I think of Psalm 34:5: “Those who look to him are radiant, and their faces shall never be ashamed.” Ultimately God is the one who heals our insecurity or shame. And when we look to him, we’re radiant. More than anything else in our life, we must guard the privilege of receiving God’s smile on us as his beloved children.

When I tell my wife about yet another leader who has fallen sexually, she usually responds that invariably the person hasn’t been having a proper devotional time with God. While that response may seem simplistic, I think there’s a lot of truth there. We must develop an approach to life where our greatest joy is basking in the presence of God and receiving his love.

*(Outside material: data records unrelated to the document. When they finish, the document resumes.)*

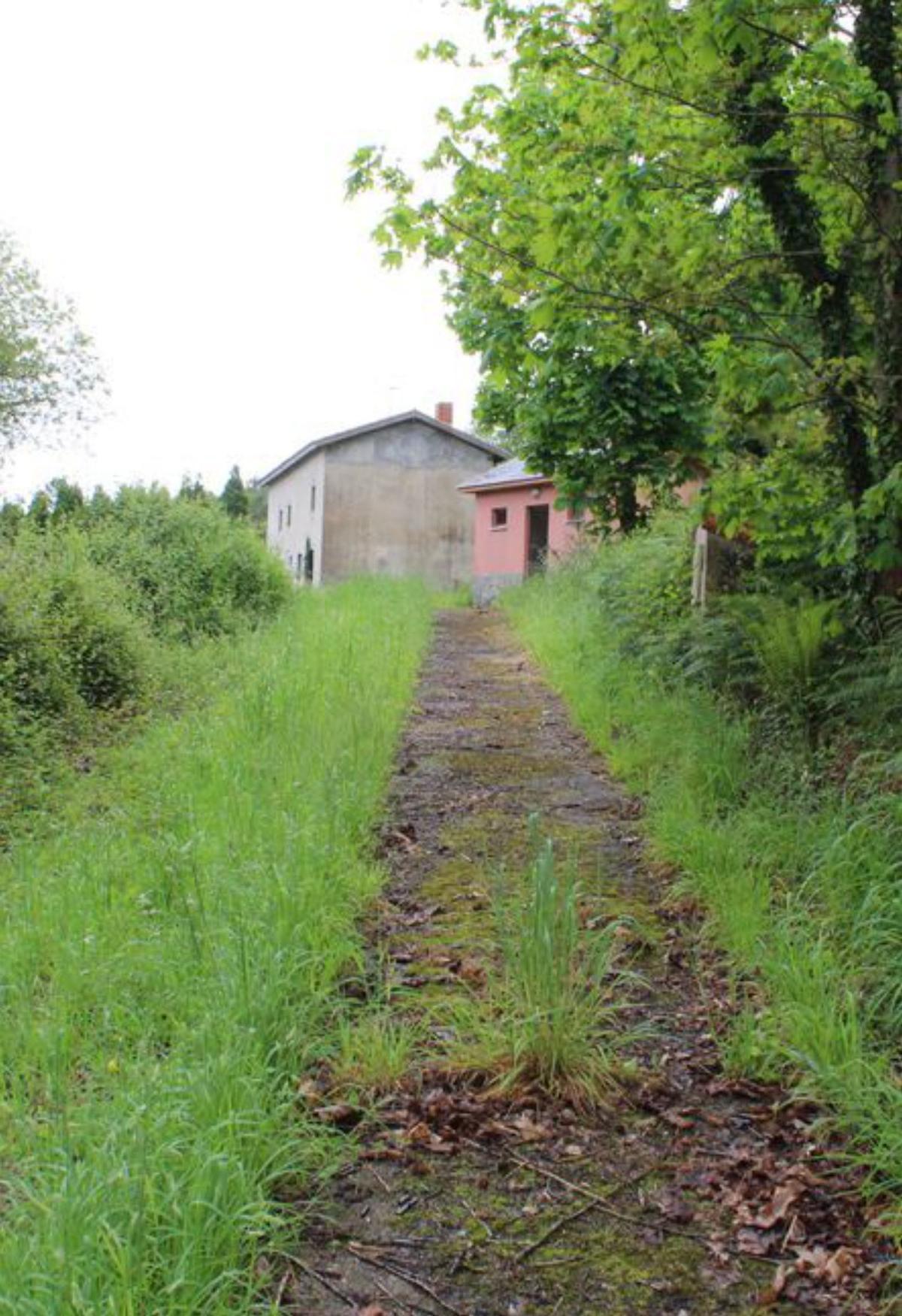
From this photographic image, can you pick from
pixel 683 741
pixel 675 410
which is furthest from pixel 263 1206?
pixel 675 410

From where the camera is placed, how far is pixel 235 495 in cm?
7444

Then we can cope with failures in ministry, since it doesn’t destroy the most important thing in our life—our love relationship with him.

Let me also say that our security in Christ is often mediated through friends. The affirmation of our friends often becomes the means of receiving the affirmation God wishes to give us. It’s alarming that many Christian leaders today don’t have close friends. We need to proactively pursue friendships despite the disappointments we’ve faced. This friendship helps us avoid paths controlled by our insecurity.

We must develop an approach to life where our greatest joy is basking in the presence of God and receiving his love. Then we can cope with failures in ministry because it doesn’t destroy the most important thing in our life—our love relationship with him.

If we’re open and accountable to these friends, they’ll be able to see when we’re moving along dangerous paths, like becoming vulnerable to an affair. Often in youth work, and actually in all kinds of ministry, women look to us as heroes. This admiration can be flattering and a boost to our flagging egos. We must be aware of this temptation without being naïve about our strength to handle such situations. And we must be careful that we do not cross the boundaries. I often get my wife to help women whom I long to help because of concern for them. I do so as I fear that I may cross the boundary—that my concern would gradually become impure attraction.

Your chapter on “Fun, Tradition, and the Security of Children” encouraged me to take the lead more often in cultivating joy and fun in our home. What’s one thing a Christian leader could do right now to make home more fun for the family?

Listen to your children! Their understanding of fun may be different from yours. And we need to adjust our lives and refine our tastes so that we can enjoy with them what they enjoy—so long as it’s healthy. We may need to be like cross-cultural missionaries when it comes to having fun with our children.